Monday, June 08, 2009

Should doctors be using computers?, Part 2
I discussed here the complaint by the New York Times about the administration's "headlong rush" towards the computerization of medical records. That was the Bush administration of course, and we all still have the whiplash to show for it. By contrast, Obama recently held a health-care summit at which "the flagship proposal ... was the national adoption of electronic medical records". This time it is the Wall Street Journal that is concerned. Apparently there is no reason to believe that computers should be used for medical records, any more than they were in the writing of that article. And of course, once mistaken medical decisions are committed to computer, they will tend to propagate. Perhaps we'd be better off if doctors wrote nothing down. (I do agree with the article, however, that this proposal will not yield great savings.) Interestingly, the New York Times is not (or at least was not) completely on board. It appears that some democrats want to make sure that the privacy issues are completely settled first. Right.

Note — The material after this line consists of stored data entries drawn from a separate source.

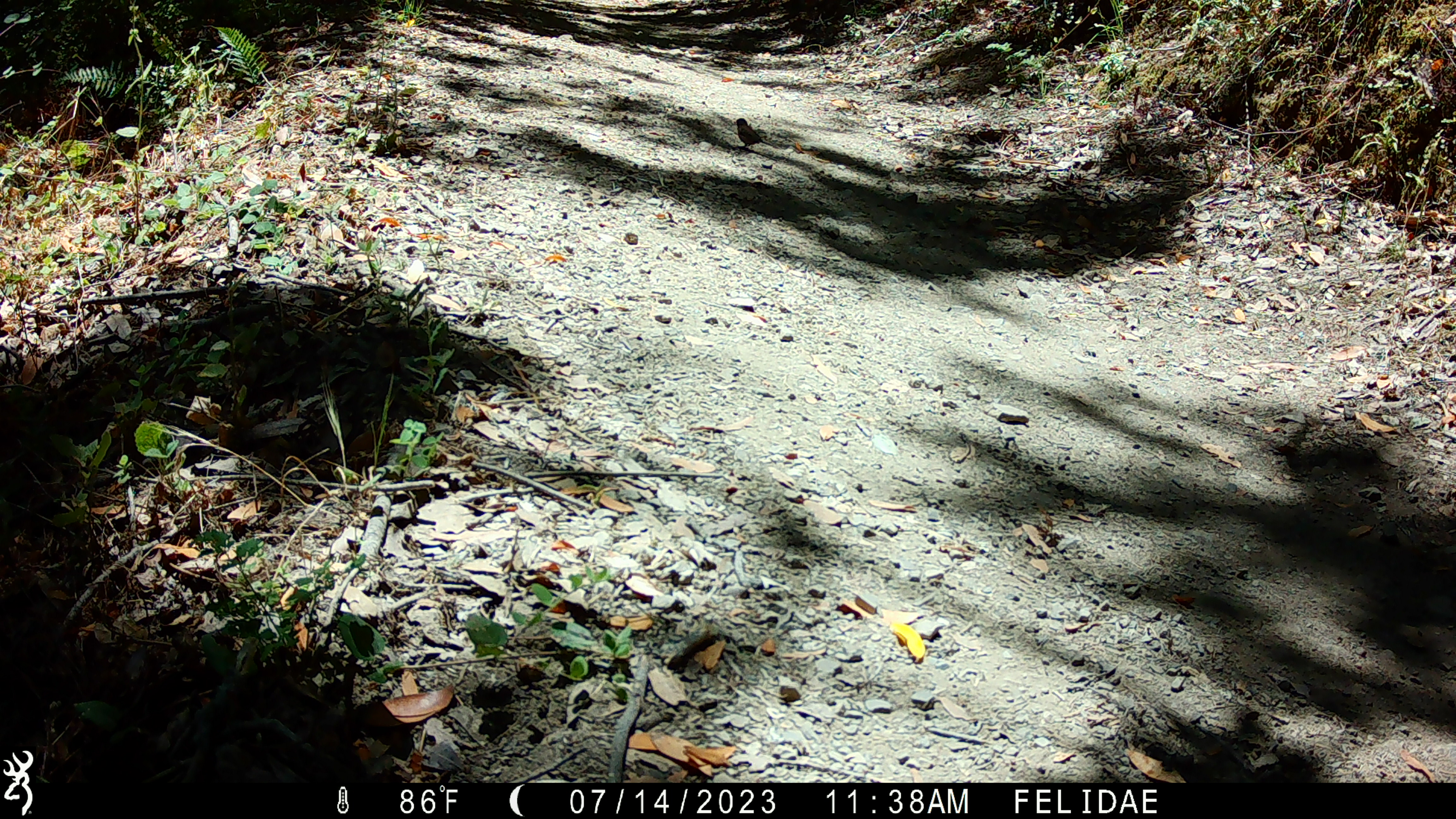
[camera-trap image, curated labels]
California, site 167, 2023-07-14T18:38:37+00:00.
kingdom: Animalia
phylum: Chordata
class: Aves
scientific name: Aves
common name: bird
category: unknown bird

A friend of mine also feels that privacy issues must be perfected before we go ahead: "Just think about how bad a person with AIDS would feel if his medical information became public." This is true, of course, but I pointed out that there is another group of people for whom it is absolutely crucial that medical records be computerized: people with AIDS. It all comes down to the fact that there are two types of people in the world: those who think that people with AIDS primarily have a privacy problem, and those who think that people with AIDS primarily have a medical problem.

It should be clear that any system that makes it easier for good guys to access (medical) data will also make it at least somewhat easier for bad guys to access it as well. That is, we will lose at least some privacy when we computerize medical records. Also, in the initial version of the system, there will be horrible bugs; with time these will be decreased, but the system will never be perfect in any sense. I think it's worth it. If you don't, then you should explain just what degree of disorganization and inaccessibility you desire for medical records.

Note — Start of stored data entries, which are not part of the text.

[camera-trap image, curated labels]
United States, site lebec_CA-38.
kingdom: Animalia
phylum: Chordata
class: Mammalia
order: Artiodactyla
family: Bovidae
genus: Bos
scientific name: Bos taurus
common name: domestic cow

An interesting question is: why has this computerization not happened already? Surely the privacy-mongers are partly to blame, but there are many other reasons as well. Two culprits are the medical profession, and facts of life about how standards come about. I hope to write more about this in the future.

1 comment:

DWallach said...

My GP and my allergist both have computerized records, with a PC (running funky custom software, not just a web browser) in every examining room. The allergist's computer (but not the GP) automatically generates faxes to the pharmacy for prescriptions.

Online records are already here, in one form or another. Trying to get some grand-unified data exchange format would be nice, but I'm not imaging that "solving" the health care cost issue is going to require a whole lot more change than just going paperless.